§ To do:
Look below for the lines from the one with "The researchers measured the" to the one with "Simulations with dynamically", and copy exactly those lines, both ends included.

..............................

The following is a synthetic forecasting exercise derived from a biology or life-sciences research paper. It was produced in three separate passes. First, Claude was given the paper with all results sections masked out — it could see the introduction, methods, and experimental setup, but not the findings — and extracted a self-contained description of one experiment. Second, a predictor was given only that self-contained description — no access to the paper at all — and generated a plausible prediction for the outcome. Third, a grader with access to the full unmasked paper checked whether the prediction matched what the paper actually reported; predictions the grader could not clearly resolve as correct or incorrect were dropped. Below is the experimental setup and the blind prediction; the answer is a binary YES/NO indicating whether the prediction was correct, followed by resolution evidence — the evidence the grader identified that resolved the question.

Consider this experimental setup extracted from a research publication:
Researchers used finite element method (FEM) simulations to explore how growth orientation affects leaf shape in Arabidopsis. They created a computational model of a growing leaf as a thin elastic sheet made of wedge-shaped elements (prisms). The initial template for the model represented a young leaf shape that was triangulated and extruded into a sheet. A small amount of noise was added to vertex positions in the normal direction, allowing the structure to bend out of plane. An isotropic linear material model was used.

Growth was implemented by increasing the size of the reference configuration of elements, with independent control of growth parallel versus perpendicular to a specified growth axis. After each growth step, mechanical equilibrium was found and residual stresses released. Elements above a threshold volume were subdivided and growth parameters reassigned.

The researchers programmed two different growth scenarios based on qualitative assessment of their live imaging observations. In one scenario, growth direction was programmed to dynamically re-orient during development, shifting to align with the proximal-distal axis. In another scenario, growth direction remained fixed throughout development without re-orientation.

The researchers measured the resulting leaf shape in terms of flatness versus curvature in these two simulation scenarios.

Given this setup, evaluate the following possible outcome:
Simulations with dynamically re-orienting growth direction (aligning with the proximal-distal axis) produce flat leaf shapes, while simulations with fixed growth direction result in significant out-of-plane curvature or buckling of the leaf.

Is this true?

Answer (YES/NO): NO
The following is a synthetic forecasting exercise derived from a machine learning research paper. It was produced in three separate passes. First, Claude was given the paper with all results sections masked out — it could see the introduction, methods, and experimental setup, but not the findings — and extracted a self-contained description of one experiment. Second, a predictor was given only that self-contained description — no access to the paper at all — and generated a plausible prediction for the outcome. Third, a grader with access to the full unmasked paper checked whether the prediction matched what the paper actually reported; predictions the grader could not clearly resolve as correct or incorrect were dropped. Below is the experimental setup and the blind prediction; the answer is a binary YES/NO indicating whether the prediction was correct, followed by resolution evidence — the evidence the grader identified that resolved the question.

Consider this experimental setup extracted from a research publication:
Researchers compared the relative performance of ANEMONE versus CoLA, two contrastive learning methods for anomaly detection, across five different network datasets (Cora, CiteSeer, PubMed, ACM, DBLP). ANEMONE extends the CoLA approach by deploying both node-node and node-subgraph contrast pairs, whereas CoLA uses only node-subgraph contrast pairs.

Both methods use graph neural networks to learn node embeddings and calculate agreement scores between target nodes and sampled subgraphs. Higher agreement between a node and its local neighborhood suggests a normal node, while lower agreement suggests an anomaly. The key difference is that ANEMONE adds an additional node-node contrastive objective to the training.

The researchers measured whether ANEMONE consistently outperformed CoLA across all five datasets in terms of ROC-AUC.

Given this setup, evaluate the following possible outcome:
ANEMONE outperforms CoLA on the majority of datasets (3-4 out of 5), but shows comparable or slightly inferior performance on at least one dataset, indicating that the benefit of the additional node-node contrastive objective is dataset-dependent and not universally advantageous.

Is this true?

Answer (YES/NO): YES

..............................

§ The answer:
The researchers measured the resulting leaf shape in terms of flatness versus curvature in these two simulation scenarios.

Given this setup, evaluate the following possible outcome:
Simulations with dynamically re-orienting growth direction (aligning with the proximal-distal axis) produce flat leaf shapes, while simulations with fixed growth direction result in significant out-of-plane curvature or buckling of the leaf.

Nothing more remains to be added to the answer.